● Requirements
Rewrite every line from the one with "What distance exists" through the last line, shifting each number in the answers (the distance and the box coordinates) by -122 and leaving all other lines unchanged.

● Stored data

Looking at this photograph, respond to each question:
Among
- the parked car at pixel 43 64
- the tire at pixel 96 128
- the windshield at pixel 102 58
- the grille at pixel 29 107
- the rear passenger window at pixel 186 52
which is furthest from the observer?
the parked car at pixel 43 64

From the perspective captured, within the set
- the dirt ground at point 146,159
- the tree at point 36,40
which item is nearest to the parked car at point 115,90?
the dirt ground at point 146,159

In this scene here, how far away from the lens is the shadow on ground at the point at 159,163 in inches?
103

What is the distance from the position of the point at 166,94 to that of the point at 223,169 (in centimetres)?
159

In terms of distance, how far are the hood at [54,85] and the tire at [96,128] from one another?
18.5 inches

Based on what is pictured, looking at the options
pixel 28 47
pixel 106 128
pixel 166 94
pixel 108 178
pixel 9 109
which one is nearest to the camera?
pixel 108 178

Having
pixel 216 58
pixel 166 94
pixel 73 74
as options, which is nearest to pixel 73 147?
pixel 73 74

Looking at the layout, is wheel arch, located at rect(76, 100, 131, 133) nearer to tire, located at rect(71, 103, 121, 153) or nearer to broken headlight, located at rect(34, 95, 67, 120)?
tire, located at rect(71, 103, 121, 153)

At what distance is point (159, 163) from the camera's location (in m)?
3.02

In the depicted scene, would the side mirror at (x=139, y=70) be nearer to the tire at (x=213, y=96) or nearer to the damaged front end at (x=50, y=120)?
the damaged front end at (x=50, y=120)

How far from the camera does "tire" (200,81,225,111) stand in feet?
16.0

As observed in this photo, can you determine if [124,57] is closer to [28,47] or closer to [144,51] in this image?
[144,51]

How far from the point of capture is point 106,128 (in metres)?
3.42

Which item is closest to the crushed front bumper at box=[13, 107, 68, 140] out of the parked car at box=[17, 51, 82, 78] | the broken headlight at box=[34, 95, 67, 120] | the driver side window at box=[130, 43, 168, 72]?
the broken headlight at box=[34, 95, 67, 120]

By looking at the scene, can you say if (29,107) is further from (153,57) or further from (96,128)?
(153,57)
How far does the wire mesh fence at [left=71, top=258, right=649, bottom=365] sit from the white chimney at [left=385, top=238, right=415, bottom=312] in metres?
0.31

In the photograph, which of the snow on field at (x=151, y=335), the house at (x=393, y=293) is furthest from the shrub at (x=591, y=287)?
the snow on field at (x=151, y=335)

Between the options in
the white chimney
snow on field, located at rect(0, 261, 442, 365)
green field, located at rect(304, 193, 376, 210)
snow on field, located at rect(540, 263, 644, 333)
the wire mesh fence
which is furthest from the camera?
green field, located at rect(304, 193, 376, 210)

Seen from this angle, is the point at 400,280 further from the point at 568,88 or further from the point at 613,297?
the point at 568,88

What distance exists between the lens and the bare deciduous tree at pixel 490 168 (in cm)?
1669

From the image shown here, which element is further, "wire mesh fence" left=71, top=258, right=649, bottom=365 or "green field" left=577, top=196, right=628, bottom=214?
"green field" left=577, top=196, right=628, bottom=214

● The response
What distance exists between the lens and the bare deciduous tree at pixel 490 168 (in cm)?
1547

From the image shown here, which element is further, "wire mesh fence" left=71, top=258, right=649, bottom=365 or "green field" left=577, top=196, right=628, bottom=214?
"green field" left=455, top=74, right=506, bottom=92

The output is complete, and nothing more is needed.